-- START --

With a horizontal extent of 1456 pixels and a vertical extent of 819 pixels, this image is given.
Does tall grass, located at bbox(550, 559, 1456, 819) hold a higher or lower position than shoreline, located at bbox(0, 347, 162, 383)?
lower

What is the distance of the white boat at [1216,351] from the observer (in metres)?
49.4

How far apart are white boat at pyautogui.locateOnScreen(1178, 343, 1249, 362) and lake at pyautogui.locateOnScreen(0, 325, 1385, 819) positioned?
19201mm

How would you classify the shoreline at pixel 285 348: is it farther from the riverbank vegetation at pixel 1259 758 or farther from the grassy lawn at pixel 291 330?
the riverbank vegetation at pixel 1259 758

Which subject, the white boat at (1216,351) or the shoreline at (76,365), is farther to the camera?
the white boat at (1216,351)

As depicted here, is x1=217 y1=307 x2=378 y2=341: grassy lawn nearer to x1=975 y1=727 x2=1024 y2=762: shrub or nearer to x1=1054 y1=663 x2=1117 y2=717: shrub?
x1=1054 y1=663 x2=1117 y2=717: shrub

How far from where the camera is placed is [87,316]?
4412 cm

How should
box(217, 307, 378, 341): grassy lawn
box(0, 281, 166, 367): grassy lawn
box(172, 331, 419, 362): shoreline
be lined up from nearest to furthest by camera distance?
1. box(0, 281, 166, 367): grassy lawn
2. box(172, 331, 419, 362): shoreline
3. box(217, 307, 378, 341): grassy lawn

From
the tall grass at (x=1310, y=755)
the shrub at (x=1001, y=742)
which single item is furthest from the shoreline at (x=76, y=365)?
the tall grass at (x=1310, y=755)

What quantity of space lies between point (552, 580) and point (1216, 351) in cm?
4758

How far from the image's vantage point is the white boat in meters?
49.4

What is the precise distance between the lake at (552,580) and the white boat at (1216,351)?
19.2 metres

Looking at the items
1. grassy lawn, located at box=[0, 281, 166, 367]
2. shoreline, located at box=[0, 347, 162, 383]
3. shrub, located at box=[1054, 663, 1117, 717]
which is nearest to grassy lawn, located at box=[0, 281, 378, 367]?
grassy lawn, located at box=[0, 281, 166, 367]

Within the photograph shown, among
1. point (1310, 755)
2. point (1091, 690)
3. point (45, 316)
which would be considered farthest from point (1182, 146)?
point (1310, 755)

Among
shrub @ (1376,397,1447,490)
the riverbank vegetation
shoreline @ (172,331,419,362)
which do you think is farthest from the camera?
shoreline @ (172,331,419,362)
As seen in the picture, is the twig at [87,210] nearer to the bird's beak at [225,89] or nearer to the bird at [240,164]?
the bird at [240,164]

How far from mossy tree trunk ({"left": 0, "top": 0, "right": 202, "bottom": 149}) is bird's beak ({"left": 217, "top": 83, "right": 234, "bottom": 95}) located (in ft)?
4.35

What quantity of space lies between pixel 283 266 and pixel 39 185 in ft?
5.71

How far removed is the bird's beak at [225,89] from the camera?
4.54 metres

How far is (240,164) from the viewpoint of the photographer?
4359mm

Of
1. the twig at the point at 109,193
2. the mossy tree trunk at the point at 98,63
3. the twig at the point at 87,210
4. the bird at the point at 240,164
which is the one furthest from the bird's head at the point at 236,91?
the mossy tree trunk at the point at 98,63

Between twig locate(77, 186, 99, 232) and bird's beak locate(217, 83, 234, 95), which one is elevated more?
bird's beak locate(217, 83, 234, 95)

-- END --

TASK GOAL.
Restate all of the entries above precisely.

SOLUTION TO THIS PROBLEM.
With a horizontal extent of 1456 pixels and a vertical extent of 819 pixels, this image is given.
Does tall grass, located at bbox(550, 559, 1456, 819) hold a higher or lower position than shoreline, located at bbox(0, 347, 162, 383)?
lower

What is the distance of the white boat at [1216,351] from the observer (in metres)?
49.4

How far apart are white boat at pyautogui.locateOnScreen(1178, 343, 1249, 362) and lake at pyautogui.locateOnScreen(0, 325, 1385, 819) positioned?
19201mm

How would you classify the shoreline at pixel 285 348: is it farther from the riverbank vegetation at pixel 1259 758 or farther from the grassy lawn at pixel 291 330?
the riverbank vegetation at pixel 1259 758

Which subject, the white boat at (1216,351) or the shoreline at (76,365), is farther to the camera?
the white boat at (1216,351)

As depicted here, is x1=217 y1=307 x2=378 y2=341: grassy lawn nearer to x1=975 y1=727 x2=1024 y2=762: shrub or nearer to x1=1054 y1=663 x2=1117 y2=717: shrub?
x1=1054 y1=663 x2=1117 y2=717: shrub

How far from where the camera is placed is [87,316]?
4412 cm

How should
box(217, 307, 378, 341): grassy lawn
box(0, 281, 166, 367): grassy lawn
box(172, 331, 419, 362): shoreline
be lined up from nearest to furthest by camera distance?
1. box(0, 281, 166, 367): grassy lawn
2. box(172, 331, 419, 362): shoreline
3. box(217, 307, 378, 341): grassy lawn

From
the tall grass at (x=1310, y=755)
the shrub at (x=1001, y=742)
which single item is furthest from the shoreline at (x=76, y=365)?
the tall grass at (x=1310, y=755)

What quantity of space lies between point (552, 580) and point (1216, 351) in cm?
4758

How far from the image's vantage point is the white boat in meters?
49.4

What is the precise distance between the lake at (552,580) and the white boat at (1216,351)?
19.2 metres

Looking at the items
1. grassy lawn, located at box=[0, 281, 166, 367]
2. shoreline, located at box=[0, 347, 162, 383]
3. shrub, located at box=[1054, 663, 1117, 717]
which is nearest to grassy lawn, located at box=[0, 281, 378, 367]?
grassy lawn, located at box=[0, 281, 166, 367]

Within the photograph shown, among
1. point (1310, 755)
2. point (1091, 690)
3. point (45, 316)
which would be considered farthest from point (1182, 146)?
point (1310, 755)

Among
shrub @ (1376,397,1447,490)
the riverbank vegetation
shoreline @ (172,331,419,362)
which do you think is farthest from the camera?
shoreline @ (172,331,419,362)
As seen in the picture, is the twig at [87,210] nearer to the bird's beak at [225,89] or nearer to the bird at [240,164]?
the bird at [240,164]

How far from mossy tree trunk ({"left": 0, "top": 0, "right": 202, "bottom": 149}) is bird's beak ({"left": 217, "top": 83, "right": 234, "bottom": 95}) located (in ft)?
4.35

What quantity of space lies between pixel 283 266 and pixel 39 185 in ft?
5.71

How far removed is the bird's beak at [225,89] from the camera?
4.54 metres

How far is (240,164) from the viewpoint of the photographer?
4359mm

Of
1. the twig at the point at 109,193
2. the mossy tree trunk at the point at 98,63
3. the twig at the point at 87,210
4. the bird at the point at 240,164
which is the one furthest from the bird's head at the point at 236,91?
the mossy tree trunk at the point at 98,63

Between twig locate(77, 186, 99, 232) and bird's beak locate(217, 83, 234, 95), which one is elevated more?
bird's beak locate(217, 83, 234, 95)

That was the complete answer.